The government has made some welcome decisions over housing but has created a mood of uncertainty over space standards
The last few weeks in the construction world have been all about houses: on the one hand, the number being built; on the other, the standards to which we build them.
It doesn’t take a genius to work out that much of the unaccustomed optimism felt around the construction sector in recent months has been based on the rebound in the housing market. But look closely at the figures and they reveal just how heavily this hope is resting on housing alone: when excluding housing growth - work that is mostly of little benefit to main contractors - the prediction by Experian is of continued falls in output both this year and next. A little fact that might give contractor bosses hoping for some respite after five years of recession a moment’s pause for thought.
It is into this fragile economic environment that this week the government launched proposals for a new set of national housing standards. To succeed in helping this precious uptick in the sector grow into a real recovery, the proposals must strike a difficult balance. Building has made the point in the past that regulatory uncertainty may damage any nascent recovery, but there is also a danger that an avalanche of new regulations will pile extra cost on the industry and weigh the recovery down as well.

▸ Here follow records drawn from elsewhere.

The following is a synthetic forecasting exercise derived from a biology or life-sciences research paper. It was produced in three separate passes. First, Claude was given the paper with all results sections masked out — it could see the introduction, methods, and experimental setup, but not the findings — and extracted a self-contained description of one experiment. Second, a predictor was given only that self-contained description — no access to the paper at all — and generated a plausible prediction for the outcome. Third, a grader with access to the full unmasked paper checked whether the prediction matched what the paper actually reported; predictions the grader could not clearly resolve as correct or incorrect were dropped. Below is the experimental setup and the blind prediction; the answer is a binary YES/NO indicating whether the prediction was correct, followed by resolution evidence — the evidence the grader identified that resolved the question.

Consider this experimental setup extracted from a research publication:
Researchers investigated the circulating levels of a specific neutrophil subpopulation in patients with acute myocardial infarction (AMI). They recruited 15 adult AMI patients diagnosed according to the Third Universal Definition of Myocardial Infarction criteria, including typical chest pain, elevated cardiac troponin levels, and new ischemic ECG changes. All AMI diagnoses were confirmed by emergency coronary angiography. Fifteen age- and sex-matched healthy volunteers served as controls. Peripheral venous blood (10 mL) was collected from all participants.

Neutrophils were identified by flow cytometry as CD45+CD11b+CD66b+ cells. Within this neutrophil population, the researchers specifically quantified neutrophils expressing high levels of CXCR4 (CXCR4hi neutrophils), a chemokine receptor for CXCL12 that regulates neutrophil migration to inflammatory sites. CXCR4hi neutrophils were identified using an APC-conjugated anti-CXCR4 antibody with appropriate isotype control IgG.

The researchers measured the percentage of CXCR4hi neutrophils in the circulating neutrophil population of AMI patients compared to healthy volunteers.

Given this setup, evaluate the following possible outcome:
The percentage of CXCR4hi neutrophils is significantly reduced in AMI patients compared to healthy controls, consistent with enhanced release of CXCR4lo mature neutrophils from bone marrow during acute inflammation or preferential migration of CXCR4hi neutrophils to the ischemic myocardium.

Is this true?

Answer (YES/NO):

The coming debate will be intense, with accusations of ‘rabbit hutch homes’ on one side and of pricing homes out of consumers’ reach on the other
This week’s consultation seems largely to sidestep the second of these issues, if not quite the first. It is a wide-ranging document, seeking to cut down 100 existing standards over a raft of issues into just 10 “nationally described” standards, which will ultimately be wound in to Building Regulations. The aim is to stop individual councils requiring new homes in their areas to meet a huge variety of conflicting and onerous standards, increasing cost for builders.
The decision to wind down the Code for Sustainable Homes is welcome. Building is in favour of regulations to drive investment in low-carbon construction, but the code, by failing to adapt and align with the government’s revised vision for zero-carbon homes, risked sending housebuilders down a costly dead end. In addition, the reliance of the government upon the intellectual property of the BRE, a commercial organisation, to support the code has not been a healthy situation. Under these plans the BRE will be able to continue to market and sell sustainability standards for housing, but it is right that the councils will no longer be able to require housebuilders to meet them.
On a number of other areas the consultation looks to provide a fairly sensible middle way.
However, of concern to all will be the fudge over space standards - the government has raised the prospect of introducing minimum space rules for new homes without actually saying that it intends to roll them out. The coming debate will be intense as feelings on the issue run high, with accusations of “rabbit hutch homes” on one side and of pricing homes out of consumers’ reach on the other.
The rumours suggest that this lack of clarity is a result of coalition tensions, with the Lib Dems insistent upon space standards, but the Tories worried it will damage their one-in-two-out regulation pledge. With this consultation running for 10 weeks, and a long period of review likely while the government irons out its disagreements, the industry is unlikely to get clarity any time soon.